My perfect moment showed itself in one of the darkest periods of my life, near the end of my brother's three year battle with leukemia. It was a time full of hospital visits and new medications and constant anxiety. I was tired of acting strong and offering fake smiles to well meaning neighbors. I didn't want to watch him slowly wither away before my very eyes. Probably the hardest part was always wondering how long I still had with my best friend in the world.That particaular night started out like any other during that time. I was curled up on the couch, reading a book, just a few weeks after my sixteenth birthday. The book wasn’t very interesting, but reading had become one of my only distractions. Any book I could get my hands on was good enough for me. I was working my way through a particularly long paragraph when I heard him sigh from across the room. It was clear that Kyle wanted my attention so I shifted my eyes to his face. He was staring back at me.

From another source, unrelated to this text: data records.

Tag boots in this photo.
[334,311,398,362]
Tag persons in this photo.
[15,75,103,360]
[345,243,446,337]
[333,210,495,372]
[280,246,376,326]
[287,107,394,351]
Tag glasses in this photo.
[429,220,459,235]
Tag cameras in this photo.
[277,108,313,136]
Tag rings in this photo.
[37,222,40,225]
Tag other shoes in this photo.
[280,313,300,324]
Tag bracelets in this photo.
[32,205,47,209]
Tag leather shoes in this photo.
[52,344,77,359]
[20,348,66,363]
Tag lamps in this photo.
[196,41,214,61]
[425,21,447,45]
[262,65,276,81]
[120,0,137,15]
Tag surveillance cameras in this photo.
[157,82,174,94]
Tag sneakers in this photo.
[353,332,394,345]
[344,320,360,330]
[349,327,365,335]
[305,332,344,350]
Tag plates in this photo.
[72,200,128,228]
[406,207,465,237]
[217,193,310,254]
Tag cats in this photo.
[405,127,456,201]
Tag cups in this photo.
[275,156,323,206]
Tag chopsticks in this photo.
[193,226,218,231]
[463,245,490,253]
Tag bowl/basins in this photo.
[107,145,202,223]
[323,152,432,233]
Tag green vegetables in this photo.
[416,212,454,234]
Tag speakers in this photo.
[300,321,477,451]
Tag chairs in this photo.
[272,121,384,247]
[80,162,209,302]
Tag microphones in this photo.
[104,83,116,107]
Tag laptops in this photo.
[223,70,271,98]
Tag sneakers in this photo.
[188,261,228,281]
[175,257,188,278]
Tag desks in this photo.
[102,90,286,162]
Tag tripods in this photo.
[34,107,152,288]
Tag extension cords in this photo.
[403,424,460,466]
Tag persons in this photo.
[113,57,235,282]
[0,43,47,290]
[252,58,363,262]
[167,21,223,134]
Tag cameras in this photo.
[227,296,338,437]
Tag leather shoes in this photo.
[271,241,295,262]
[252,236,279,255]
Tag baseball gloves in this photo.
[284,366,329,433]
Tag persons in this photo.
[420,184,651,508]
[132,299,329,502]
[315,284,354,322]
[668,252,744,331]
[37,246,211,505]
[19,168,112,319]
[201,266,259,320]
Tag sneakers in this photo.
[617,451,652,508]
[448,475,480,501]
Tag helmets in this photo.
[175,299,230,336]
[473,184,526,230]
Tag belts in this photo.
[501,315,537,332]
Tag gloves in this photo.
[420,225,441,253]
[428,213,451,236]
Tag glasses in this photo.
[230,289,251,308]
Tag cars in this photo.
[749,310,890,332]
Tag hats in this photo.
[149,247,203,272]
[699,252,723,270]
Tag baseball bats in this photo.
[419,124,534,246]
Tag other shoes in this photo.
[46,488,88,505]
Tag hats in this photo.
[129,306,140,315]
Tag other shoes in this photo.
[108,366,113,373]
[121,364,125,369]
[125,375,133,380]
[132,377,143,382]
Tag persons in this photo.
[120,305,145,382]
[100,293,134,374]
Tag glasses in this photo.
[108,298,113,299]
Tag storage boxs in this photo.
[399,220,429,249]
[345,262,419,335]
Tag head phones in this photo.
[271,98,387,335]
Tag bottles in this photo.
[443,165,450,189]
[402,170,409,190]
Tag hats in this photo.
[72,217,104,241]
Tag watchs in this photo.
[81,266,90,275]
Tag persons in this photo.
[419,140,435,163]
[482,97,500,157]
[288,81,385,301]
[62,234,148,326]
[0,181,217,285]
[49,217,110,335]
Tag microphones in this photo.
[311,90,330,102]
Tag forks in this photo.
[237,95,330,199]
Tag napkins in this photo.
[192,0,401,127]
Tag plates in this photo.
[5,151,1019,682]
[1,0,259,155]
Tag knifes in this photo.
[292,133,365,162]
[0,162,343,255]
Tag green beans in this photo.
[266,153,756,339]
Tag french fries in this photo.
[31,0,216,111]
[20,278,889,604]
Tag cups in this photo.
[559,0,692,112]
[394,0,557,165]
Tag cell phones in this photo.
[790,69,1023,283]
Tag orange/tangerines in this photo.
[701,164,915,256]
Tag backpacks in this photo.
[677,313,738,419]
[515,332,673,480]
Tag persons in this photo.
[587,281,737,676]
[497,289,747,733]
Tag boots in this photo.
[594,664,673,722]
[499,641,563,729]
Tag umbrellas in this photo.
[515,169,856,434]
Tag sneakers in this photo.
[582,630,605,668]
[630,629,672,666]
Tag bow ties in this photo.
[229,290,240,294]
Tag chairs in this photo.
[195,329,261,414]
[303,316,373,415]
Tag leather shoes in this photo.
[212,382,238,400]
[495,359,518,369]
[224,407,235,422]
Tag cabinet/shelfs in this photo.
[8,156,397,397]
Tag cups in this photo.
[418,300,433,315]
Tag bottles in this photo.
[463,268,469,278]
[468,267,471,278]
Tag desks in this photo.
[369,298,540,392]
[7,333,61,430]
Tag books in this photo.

“Is it any good?” He gestured at the book in my lap.
I shrugged. “Not bad.” My eyes were back on the page.
“I’m bored.” He moaned like a five year old bored of his toys. I ignored him. “Hello? You’re dying brother over here is requesting your company and you don’t even care!” I smiled and watched him run his fingers through his short dark hair. That act was as natural to him as breathing, even without the think mop of hair he used to have. He flashed me his most charming smile. I couldn’t help but laugh at how bad an attempt it was on his gaunt, scrawny face.
“Fine," I regretfully closed the book and set it on the sofa next to me. “What do you want to do?” I watched him as he tapped his chin with his finger for a few seconds.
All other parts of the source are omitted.